De perros la vida parece creérselas. No por la intensidad por la que puede ir..., no, se las cree por lo que puede llegar a ir permitiéndonos.

¿Sabes lo que siente un perro cuando su amo le deja solo en la casa, por más de ocho horas? ¿Mirará el cielo, estará pendiente de la ventana, te ladrará por compañía o por alguna necesidad básica, se sumergirá en sueños donde te siente cerca? ¿Sentirá el vació de que nunca volverás, que te habrá pasado algo de eso que él desconoce pero que imparablemente aparta entre ladridos cuando lo siente? ¿Cómo hace para acortar el tiempo, llora, imagina, vive igual?
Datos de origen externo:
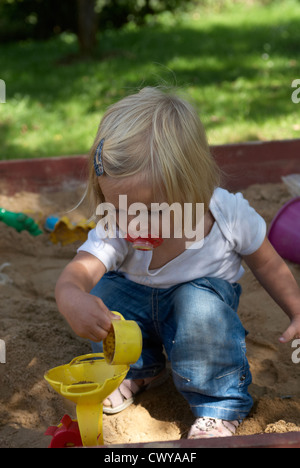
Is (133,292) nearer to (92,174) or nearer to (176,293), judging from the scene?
(176,293)

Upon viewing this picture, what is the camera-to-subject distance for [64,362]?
6.17 feet

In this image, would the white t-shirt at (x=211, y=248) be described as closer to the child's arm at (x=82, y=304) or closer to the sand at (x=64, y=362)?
the child's arm at (x=82, y=304)

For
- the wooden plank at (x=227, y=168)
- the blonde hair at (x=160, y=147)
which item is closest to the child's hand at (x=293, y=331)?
the blonde hair at (x=160, y=147)

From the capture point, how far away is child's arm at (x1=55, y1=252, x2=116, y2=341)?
4.57ft

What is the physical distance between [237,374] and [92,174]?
670 millimetres

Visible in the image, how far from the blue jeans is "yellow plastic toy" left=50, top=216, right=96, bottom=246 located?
1.00 meters

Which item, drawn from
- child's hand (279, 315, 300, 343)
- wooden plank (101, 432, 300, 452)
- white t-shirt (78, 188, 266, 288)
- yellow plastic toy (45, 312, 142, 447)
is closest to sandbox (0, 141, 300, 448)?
wooden plank (101, 432, 300, 452)

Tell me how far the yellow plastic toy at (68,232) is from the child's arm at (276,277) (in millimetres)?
1126

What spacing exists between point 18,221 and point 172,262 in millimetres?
1161

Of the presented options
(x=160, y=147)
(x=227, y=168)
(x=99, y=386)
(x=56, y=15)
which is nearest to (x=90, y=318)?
(x=99, y=386)

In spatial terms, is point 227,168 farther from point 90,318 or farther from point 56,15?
point 56,15

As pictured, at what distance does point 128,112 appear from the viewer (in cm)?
155

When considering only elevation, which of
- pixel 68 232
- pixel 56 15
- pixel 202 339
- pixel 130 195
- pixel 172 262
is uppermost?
pixel 130 195
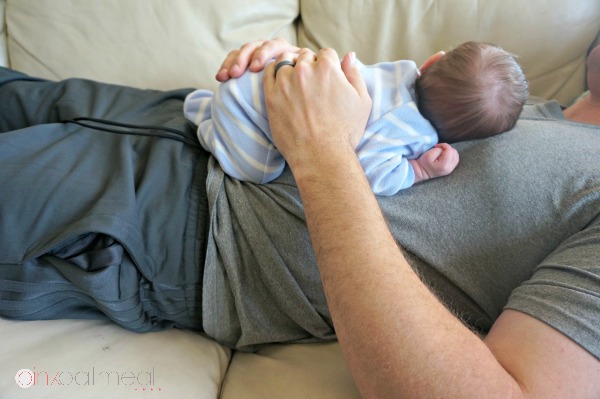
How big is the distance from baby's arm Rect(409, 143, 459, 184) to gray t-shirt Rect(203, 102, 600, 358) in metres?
0.02

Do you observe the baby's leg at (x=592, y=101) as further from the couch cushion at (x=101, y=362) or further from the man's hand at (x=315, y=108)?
the couch cushion at (x=101, y=362)

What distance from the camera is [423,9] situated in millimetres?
1292

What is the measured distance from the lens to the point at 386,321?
0.52 meters

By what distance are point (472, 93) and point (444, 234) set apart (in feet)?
0.94

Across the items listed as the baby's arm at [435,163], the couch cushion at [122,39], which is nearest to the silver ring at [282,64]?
the baby's arm at [435,163]

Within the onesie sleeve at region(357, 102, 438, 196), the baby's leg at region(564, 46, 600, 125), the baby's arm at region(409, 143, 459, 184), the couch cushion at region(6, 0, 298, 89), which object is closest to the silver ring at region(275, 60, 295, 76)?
the onesie sleeve at region(357, 102, 438, 196)

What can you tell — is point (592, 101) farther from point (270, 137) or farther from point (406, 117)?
point (270, 137)

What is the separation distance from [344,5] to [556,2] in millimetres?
610

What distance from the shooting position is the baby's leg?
105 cm

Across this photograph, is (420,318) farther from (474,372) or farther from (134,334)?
(134,334)

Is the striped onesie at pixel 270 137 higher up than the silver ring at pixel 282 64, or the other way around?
the silver ring at pixel 282 64

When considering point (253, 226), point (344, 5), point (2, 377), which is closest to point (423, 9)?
point (344, 5)

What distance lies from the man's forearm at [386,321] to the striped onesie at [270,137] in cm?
18

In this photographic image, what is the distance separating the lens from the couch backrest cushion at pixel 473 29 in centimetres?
122
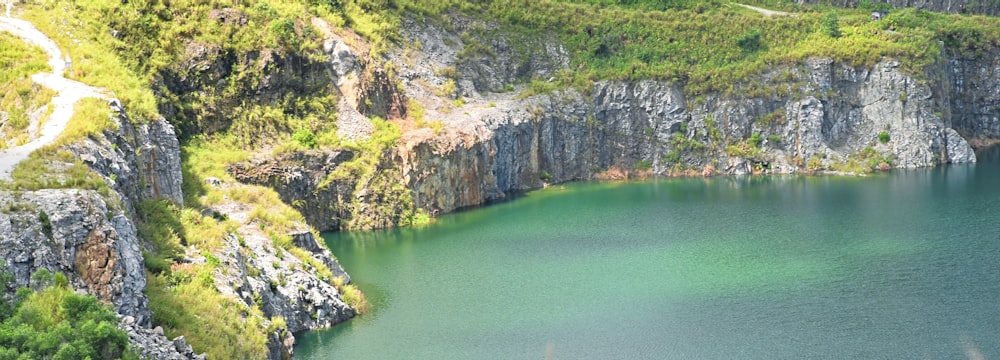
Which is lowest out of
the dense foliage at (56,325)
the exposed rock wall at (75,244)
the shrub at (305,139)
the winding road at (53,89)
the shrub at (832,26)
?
the dense foliage at (56,325)

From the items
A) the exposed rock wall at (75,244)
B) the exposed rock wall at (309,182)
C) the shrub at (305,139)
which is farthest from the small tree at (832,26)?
the exposed rock wall at (75,244)

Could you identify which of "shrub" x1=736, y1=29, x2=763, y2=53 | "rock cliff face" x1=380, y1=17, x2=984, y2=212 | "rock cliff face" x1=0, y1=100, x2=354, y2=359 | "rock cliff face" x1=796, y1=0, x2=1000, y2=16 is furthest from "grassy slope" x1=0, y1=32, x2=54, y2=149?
"rock cliff face" x1=796, y1=0, x2=1000, y2=16

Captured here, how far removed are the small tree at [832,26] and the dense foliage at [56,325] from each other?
82.6 m

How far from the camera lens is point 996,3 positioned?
4968 inches

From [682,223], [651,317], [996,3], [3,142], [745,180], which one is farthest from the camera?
[996,3]

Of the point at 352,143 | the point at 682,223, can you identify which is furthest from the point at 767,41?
the point at 352,143

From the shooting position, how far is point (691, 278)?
57625 mm

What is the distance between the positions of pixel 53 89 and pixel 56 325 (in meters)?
23.2

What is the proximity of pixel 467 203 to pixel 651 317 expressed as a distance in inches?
1314

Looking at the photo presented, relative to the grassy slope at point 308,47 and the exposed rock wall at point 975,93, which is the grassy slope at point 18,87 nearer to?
the grassy slope at point 308,47

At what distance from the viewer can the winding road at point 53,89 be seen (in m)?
41.3

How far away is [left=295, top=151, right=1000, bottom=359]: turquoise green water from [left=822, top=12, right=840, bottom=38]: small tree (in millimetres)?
21044

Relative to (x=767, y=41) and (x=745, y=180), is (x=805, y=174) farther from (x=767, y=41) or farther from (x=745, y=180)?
(x=767, y=41)

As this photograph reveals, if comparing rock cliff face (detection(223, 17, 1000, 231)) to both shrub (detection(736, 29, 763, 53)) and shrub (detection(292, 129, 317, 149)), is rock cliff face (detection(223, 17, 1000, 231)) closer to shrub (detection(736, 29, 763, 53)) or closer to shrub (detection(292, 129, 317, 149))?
shrub (detection(736, 29, 763, 53))
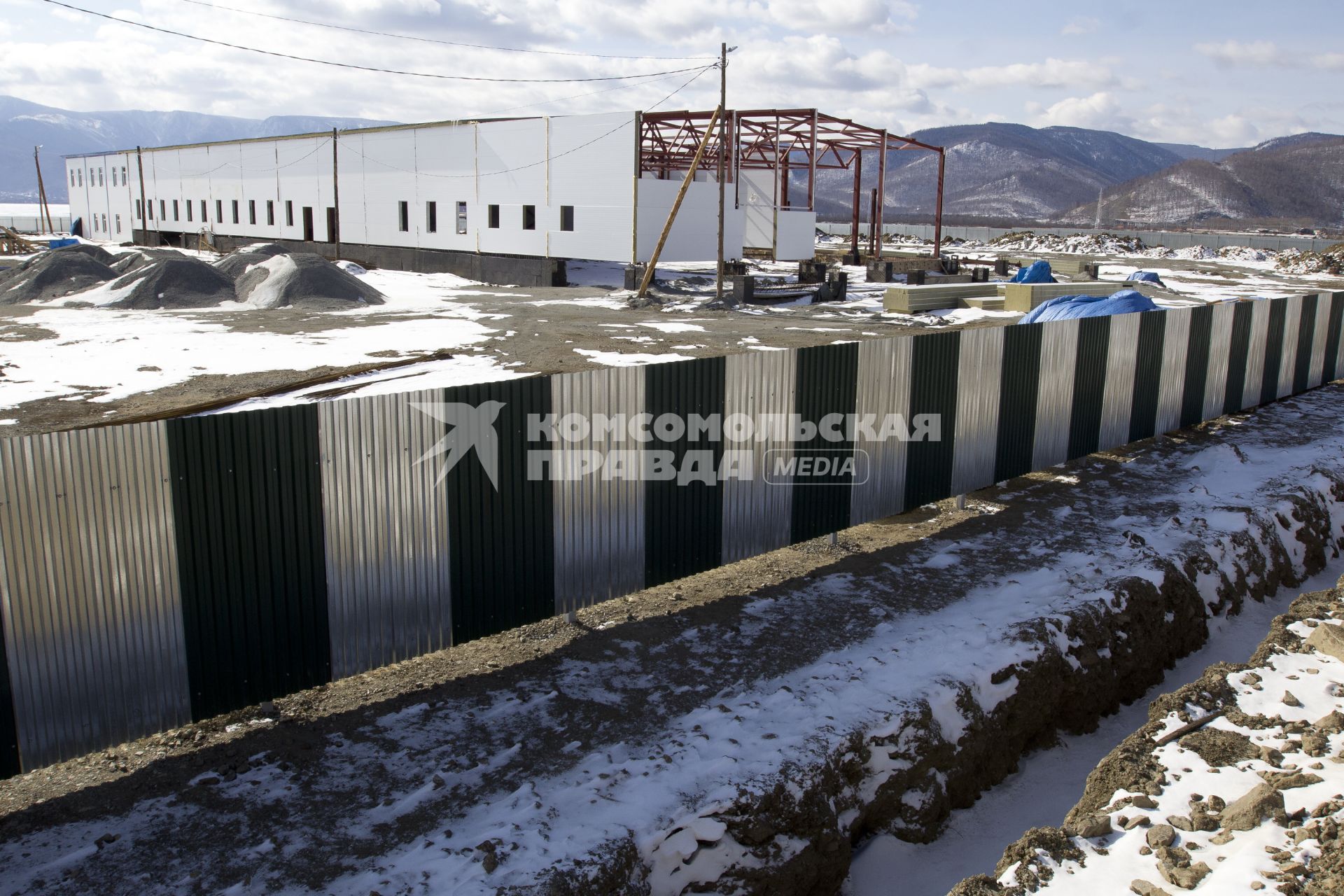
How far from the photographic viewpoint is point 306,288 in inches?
1130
Es feo saberte querido por mera necesidad, bien sentencia una amiga. Seguramente el perro jamás sentiría eso, pero a veces sólo los tratamos así, a veces, y he aquí la tonta vida, nos trata así.

Sentirse de perro es sentir que a quién puramente quieres va y viene entre cosas a veces menos importantes que uno. Que los días son como una espesa neblina de la mañana que espera el sol de algún amanecer que pueda dar claridad. Que los ladridos sin palabras, que los gestos sin palabras, ¡Que los silencios sin palabras! son la más pura emoción de decir cuanto se quiere.

Los ojos cansados, la mirada perdida, los jadeos sin expresión, la inutilidad de las fuerzas, los escasos e inconscientes constantes micromovimientos, toda esa sensación de abandono, de perros, la vida no las permite. La risa despabilante, sórdida y estúpida, se sonríe a lo que no se ve, se mira lo que no se sabe... se sumerge en vapores y gotas las confusiones y los desvaríos...

... qué no entierra la vida en la furtiva, inocente y caprichosa mirada de un perro, sino las ganas de pasar del tiempo y de las necesidades para tener efímeros minutos de alegría.